Making a lightweight supercar even lighter is challenging, but never more so than when the existing version already weighs only 580kg.
The weight of BAC’s 340bhp Mono R, unveiled at the Goodwood Festival of Speed in July, has been pared back by a further 25kg to a mere 555kg. The weight reduction has been achieved mainly by the addition of graphene to the resin used in the carbonfibre-reinforced plastic (CFRP) structures of the Mono R. The Mono R’s body panels are all made from carbonfibre containing graphene, a world first for a production car.
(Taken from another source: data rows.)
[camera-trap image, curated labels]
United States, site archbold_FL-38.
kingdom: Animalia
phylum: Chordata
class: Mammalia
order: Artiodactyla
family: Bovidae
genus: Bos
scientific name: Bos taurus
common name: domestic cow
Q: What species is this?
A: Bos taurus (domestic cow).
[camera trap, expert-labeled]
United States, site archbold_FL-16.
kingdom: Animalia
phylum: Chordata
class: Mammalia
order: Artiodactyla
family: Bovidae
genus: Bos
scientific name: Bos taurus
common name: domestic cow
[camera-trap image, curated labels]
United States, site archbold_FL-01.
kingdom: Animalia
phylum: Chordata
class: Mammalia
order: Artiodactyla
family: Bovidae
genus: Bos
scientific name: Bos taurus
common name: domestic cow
Work started with a proof of concept project, part funded by the Advanced Propulsion Centre UK via the Niche Vehicle Network (NVN), in conjunction with advanced composite specialists Haydale and Pentaxia. That was in 2016, then last year the NVN provided further funding to take the project to production readiness. By introducing exactly the right amount of graphene into the resin, the amount of carbonfibre can be reduced, in turn cutting weight and cost, increasing toughness and improving thermal properties. BAC acted as a technological test bed – and the Mono R was born.
Neill Briggs, director of product development at BAC, explains: “Graphene is a 2D molecular structure made by breaking graphite down to a single molecular layer. You can add several layers together, so you can think of it as an A4 ring binder full of sheets of paper, except you need an electron microscope to see it. Graphene comes as a powder which is then added to the resin.”
BAC uses ‘pre-preg’ carbonfibre, which consists of carbonfibre cloth impregnated with resin and supplied in rolls, much like clothes fabric. Components are made by cutting the pre-preg into the required patterns, laying it up in a mould and curing in an autoclave. “It’s almost impossible to tell that the graphene is in there in terms of how the material is handled,” says Briggs. “The tactile nature of the pre-preg containing graphene makes it easier to manipulate into the mould because of its additional stickiness.”